__Source extract__.
===
A husband should never make you feel like an idiot, of all the people in world, he should be the one who makes you feel beautiful, smart and sexy! Whether you are all decked out and on your mental game, or if you're wearing that old holey night gown you bought 12 yrs ago and are mentally exhausted from the happenings of the day!

My definition of better-half: the person you married who always sees you as BETTER than you really are!


----------



## cb45 (Oct 2, 2009)

ok we only have yer side of story. lets say u r somewhere btwn being totally in the right (not likely) and more than 50% right compared to yer H (likely).
where does this get ya? i mean, how do u know he doesnt have more than just sex resentments against ya and negatively
acts out his frustrations w/ u?(not justified i know but.....)

i hope he can both listen and articulate his own list of resentments against u. many a man cannot, for various reasons.

i also think u r building up to some kinda action in the (near?) 
future re: ditching him now that teaching employment & increased socialization is on the horizon for u. is or isnt this so?

well.....enough of my 2 cents, b4 it becomes a nickel or a dimes
worth./

buena vista........baby.


----------



## need2know (Jul 13, 2010)

BorrowedHalo said:


> I want to stay for two reasons. First, I am not convinced that all is lost and hopeless. Second, money. I fully believe that my husband would fight me tooth and nail about child-support/alimony. I am not employed full-time right now. I just finished my degree. I have never even HAD a full time job. I hate to admit it and I have beat myself up about this over and over, but we're doing ok right now. He says we're not, but we are. I am comfortable right now. It would be more selfish for me to leave and expect my kids to live in a smaller home/apartment and to have very little money. And, my husband would be a jerk about everything from custody/visitation to alimony/child support. AND I have a fear that he would try (and maybe be charming enough to succeed) to take the kids and leave me with practically nothing.
> 
> I'm not staying "for the kids' sake" the way people did back in the old days. I'm doing it because I know what kind of trauma it would be for all of us. Once the kids are on their own, IF we haven't fixed the problems--or before that IF they get worse...I'll leave.
===
__Source material__.
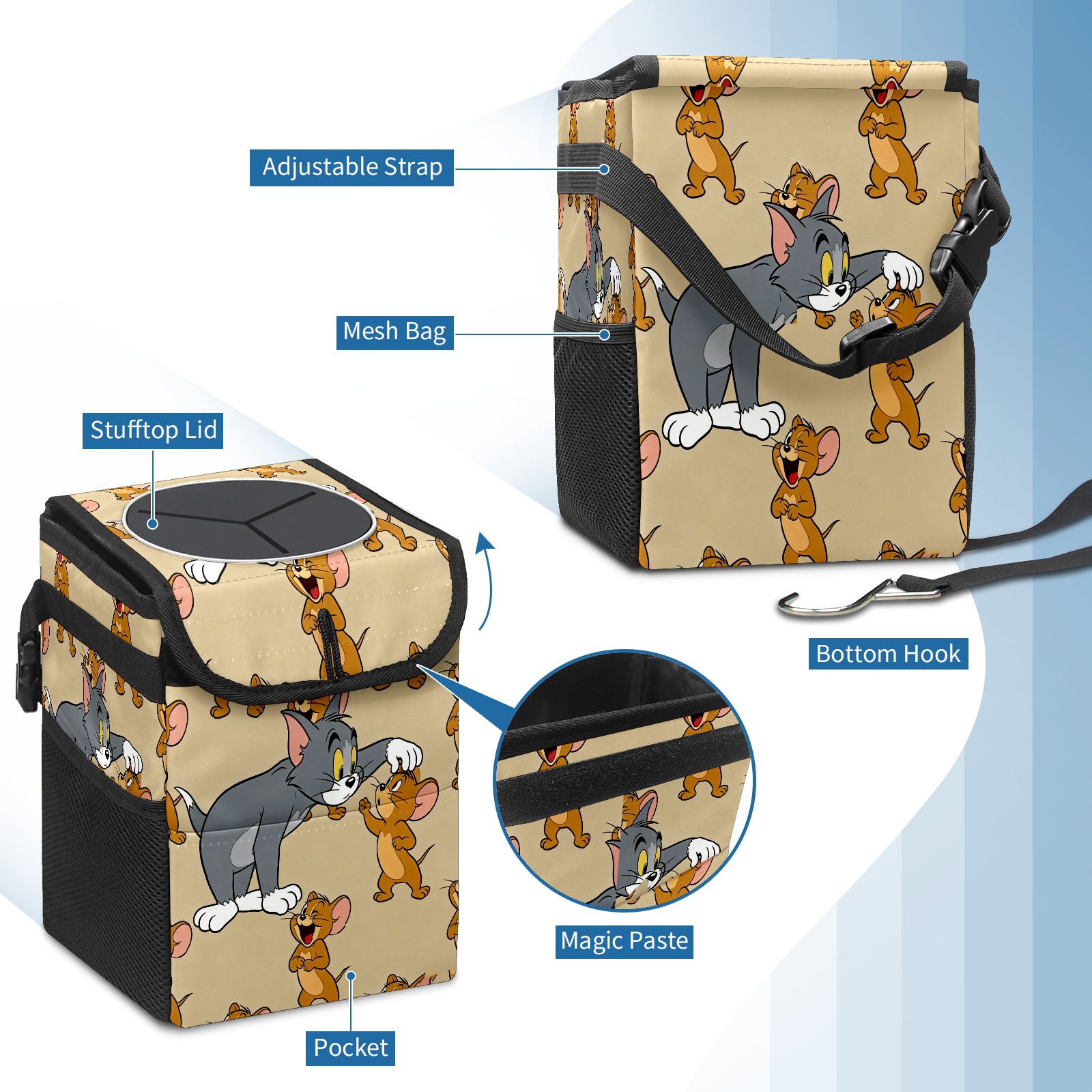 Adjustable Strap

Mesh Bag

Stufftop Lid

Bottom Hook

Magic Paste

Pocket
===
__Exercises__.
A – Answer these about the forum thread:
(i) How does the thread define "better-half"?
(ii) What date appears on the post by cb45?
(iii) What two reasons does the quoted post from BorrowedHalo give for staying?
B – Copy out the passage of the forum thread between "## cb45 (Oct" and "i know but.....)", inclusive.

__Answers for the exercise__.
A –
(i) The person you married who always sees you as better than you really are.
(ii) Oct 2, 2009.
(iii) First, the writer is not convinced that all is lost and hopeless; second, money.

B –
## cb45 (Oct 2, 2009)

ok we only have yer side of story. lets say u r somewhere btwn being totally in the right (not likely) and more than 50% right compared to yer H (likely).
where does this get ya? i mean, how do u know he doesnt have more than just sex resentments against ya and negatively
acts out his frustrations w/ u?(not justified i know but.....)